The pelicans fly overhead in great flocks. They proceed both north and south so I know they are not in migration, but scope for schools of fish to eat. I spread my arms wide as they fly over. I am not the only human doing this. It is a good beach, this one. No tourists. Just lone walkers and the flirts of surfers.


So, I marvel at the moonstones rolling in at the last few moments of my walk and I laugh. For the moonstones are like life. You don’t know where they are going to be or when they are going to roll in, but you know that it’s your job to go down to the beach and look. And they’ll find you. The right ones. The ones meant for you. I pause at the base of the cliffs and near a spray of ice plant flowers to pen these words.



Gulls stand on rocks as the water comes in providing them with their supper. As with the moonstones, they don’t know exactly what is coming to them, but they know that it will, and they wait on the rocks.



So what is the use of worry?

Wednesday, March 2, 2011

Sparrow

Yesterday a sparrow flew into a window inside one of the places I work. I didn’t see this accident; this confusion of egress. A colleague did, and said she just flew into the window frantically and fell to the floor.




Against all the protests of No! Don’t Touch Her! I picked her up. There is nothing to fear in nature such as her. What was she going to do? Peck me? That would be a minor injury. She was motionless, and made no effort to escape my intrusion. Her eyes were bright. She was warm, and a soft thrill met the finger I placed on her chest. She was paralyzed and alive. My heart bled.

I took her back to my office and regarded her closely. Her eyes remained bright and her body remained warm. At first I thought there was nothing I could do. And then I realized that I could be with her while she passed. No one should be alone in either birth or death. That was what I could do for her. I could send her love.

Fortunately I had set aside a few hours to work at my desk on some projects, so I could easily accommodate this small creature in her dying hours. If I held my hands in a slightly convex Namaste/Prayer position, she completely fit. I offered her Reiki twice over the next hour and a half and twice she took it. I prayed for her safe journey, whether it be to recovery or to leave. She remained warm and motionless. Her eyes continued bright. The chest thrill began to fade ever so slightly. Any thought I had that she was merely stunned and would make a theatrical recovery to suddenly rouse and fly away left me.

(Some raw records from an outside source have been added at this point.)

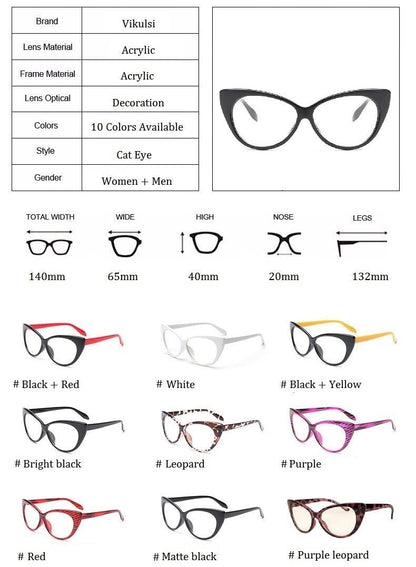 Cat Eye Series - JN8781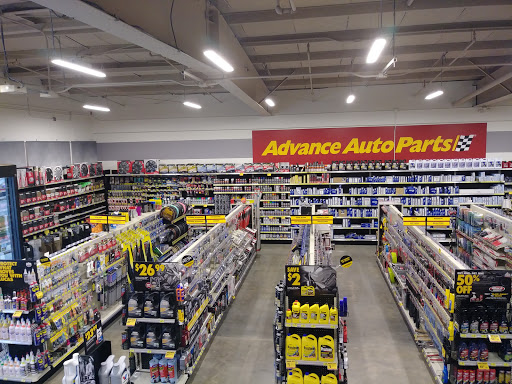 Auto Parts Store «Advance Auto Parts», reviews and photos, 157 Washington St, Hudson, MA 01749, USA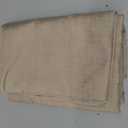 Fitable 2 Pack Faux Linen Rectangle Tablecloths: Waterproof Stain Resistant Wrinkle Free Textured Table Cloth, Washable Burlap Fabric Table Cover for Kitchen Dining Party, 52x70 Inch, Nature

I held her in the crook of my arm, and checked on her between drafting pages on the computer. Another hour went by. Finally I held her in my hands and felt her pass. The energy left her and the light in her eyes extinguished. Slowly she cooled, and then her nits and fleas left her. It was at that exodus of parasites that I knew it was time to wrap her body; she had gone and flown to the light.

At the end of my workday I regarded this slight corpse that was next to my purse. I took her on my evening walk and adjusted my route to take me to a very happy park that is out of the way and known to only a few people. I left the path and made my way to an out of the way copse of trees. I unwrapped her and laid her to rest nestled in some sweet grass under a pile of dry leaves. It would have been wrong to bury her; that is not the way of birds. There she can gently return to the earth undisturbed.

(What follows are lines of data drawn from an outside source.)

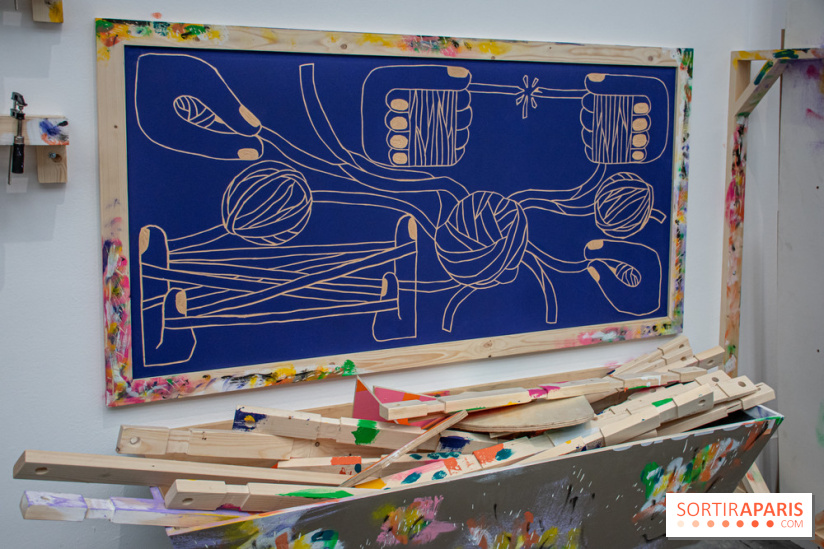 Collective Joy - Apprendre à Flamboyer, l'exposition joueyuse au Palais de Tokyo - DSC 2312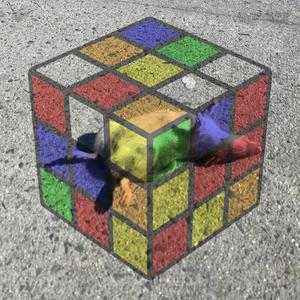 Rubix's Cube (Explicit)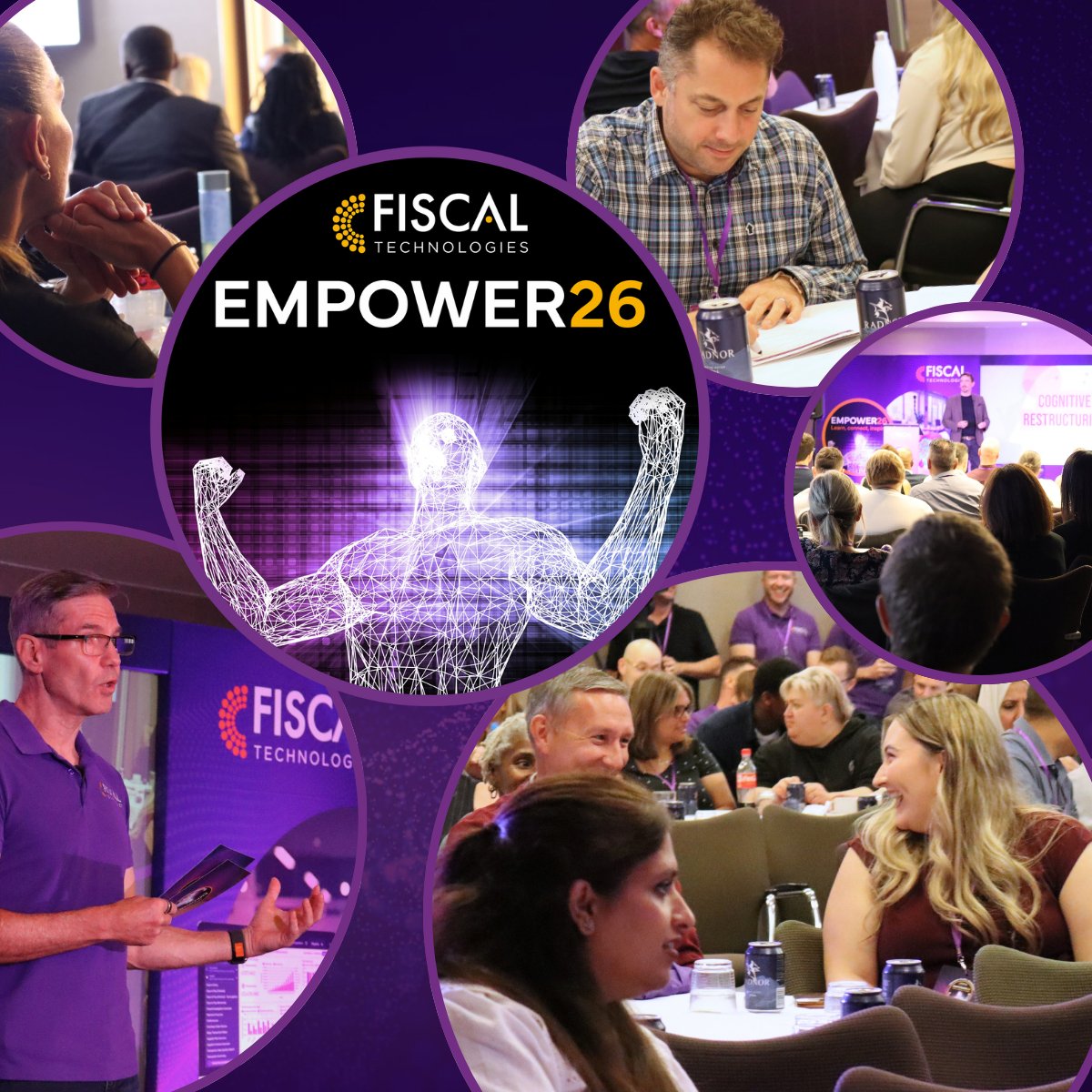 FISCALTec's tweet photo. This year's EMPOWER focused on ‘Humans and AI, building value together’ - our blog on the subject shares how the event unfolded, including the new innovations in our software that were showcased.

Read the blog: https://t.co/hsHiaiZY9r
#FISCALEMPOWER https://t.co/HFLsfE2UYd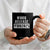 Funny Retirement 2025 Coffee Mug Work Release TS09 Print Your Wear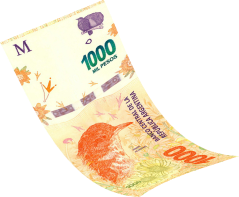 Billete 5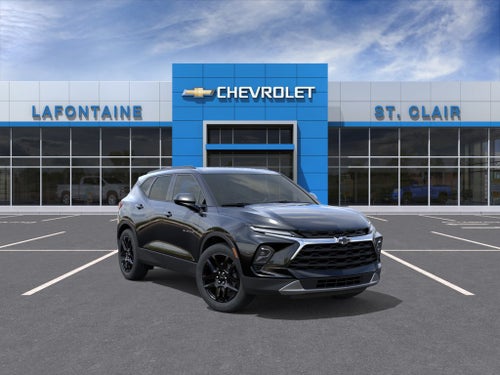2026 Chevrolet Blazer 2LT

At home later I felt a gentle release in my heart, and I let the tears flow. I cried for the honor of having been with her at her passing; at being permitted to share such elegant tragedy. I wept for my own past traumas, and maybe resolved them just a little further. I cried for reasons I couldn’t even articulate. I had experienced something profound. This little sparrow had taught me so much.

Tonight I went out of my way to drive by the park and stopped. I did not get out; she did not need me poking at her resting place. I looked in her general direction, about half a mile in from where I was. It felt peaceful. I knew she was free.